***** RECORDED INFORMATION *****

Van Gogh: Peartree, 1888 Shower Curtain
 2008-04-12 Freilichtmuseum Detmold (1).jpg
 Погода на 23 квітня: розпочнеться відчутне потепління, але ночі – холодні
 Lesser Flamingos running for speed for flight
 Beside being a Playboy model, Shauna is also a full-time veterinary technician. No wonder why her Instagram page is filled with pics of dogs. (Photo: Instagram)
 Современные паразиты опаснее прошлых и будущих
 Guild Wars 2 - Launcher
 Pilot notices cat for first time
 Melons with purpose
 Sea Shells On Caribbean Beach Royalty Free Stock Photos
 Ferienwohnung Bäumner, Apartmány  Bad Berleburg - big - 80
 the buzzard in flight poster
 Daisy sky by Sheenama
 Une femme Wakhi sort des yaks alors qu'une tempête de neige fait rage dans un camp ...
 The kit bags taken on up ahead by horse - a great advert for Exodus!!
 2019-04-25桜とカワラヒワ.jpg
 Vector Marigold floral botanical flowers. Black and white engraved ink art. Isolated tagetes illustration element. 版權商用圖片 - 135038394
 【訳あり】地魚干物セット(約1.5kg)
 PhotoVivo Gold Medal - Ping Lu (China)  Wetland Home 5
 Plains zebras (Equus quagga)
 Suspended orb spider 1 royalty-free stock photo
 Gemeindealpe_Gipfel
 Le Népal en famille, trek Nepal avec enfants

*****

● AIM OF THE EXERCISE
Whenever the word "with" appears in a line of the listing, report that line.

● EXPECTED OUTPUT
 Beside being a Playboy model, Shauna is also a full-time veterinary technician. No wonder why her Instagram page is filled with pics of dogs. (Photo: Instagram)
 Melons with purpose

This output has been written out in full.